INFORMATION SHOWN
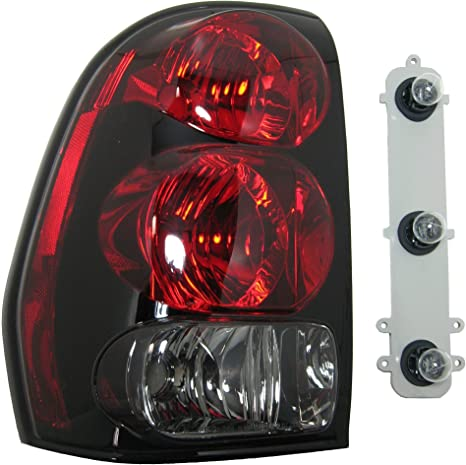 Left for 2002-2009 Chevrolet Trailblazer EXT Rear Tail Light Lamp Assembly // Lens // Cover Go-Parts Side 15131578 GM2800150 Replacement 2003 2004 2005 2006 2007 2008 Driver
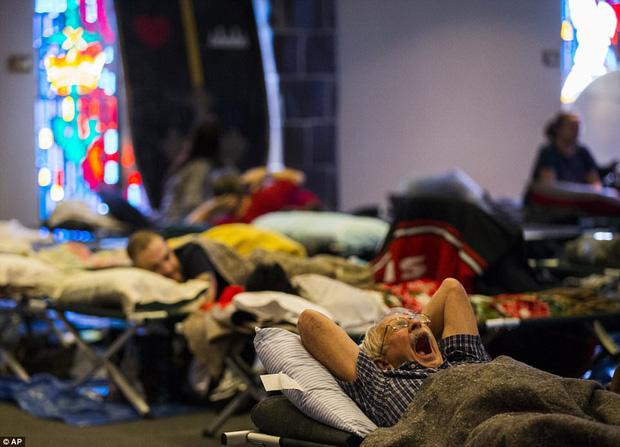 38 người chết và 48.700 ngôi nhà bị phá hủy sau cơn bão Harvey: Đây có thể chưa phải là thống kê thiệt hại cuối cùng - Ảnh 5.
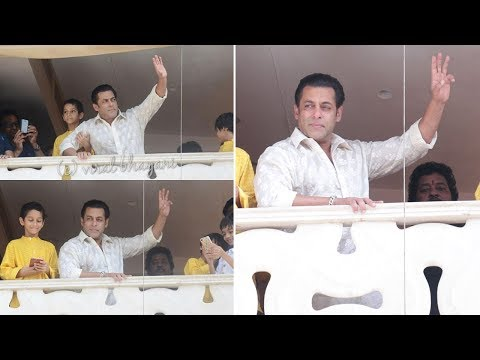 Salman Khan Meeting His FANS Outside House Galaxy Apts On Eid 2018- Race 3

TASK GOAL
From the first line to the last, repeat the data above exactly and leave the pictures out.

EXERCISE OUTPUT
 Left for 2002-2009 Chevrolet Trailblazer EXT Rear Tail Light Lamp Assembly // Lens // Cover Go-Parts Side 15131578 GM2800150 Replacement 2003 2004 2005 2006 2007 2008 Driver
 38 người chết và 48.700 ngôi nhà bị phá hủy sau cơn bão Harvey: Đây có thể chưa phải là thống kê thiệt hại cuối cùng - Ảnh 5.
 Salman Khan Meeting His FANS Outside House Galaxy Apts On Eid 2018- Race 3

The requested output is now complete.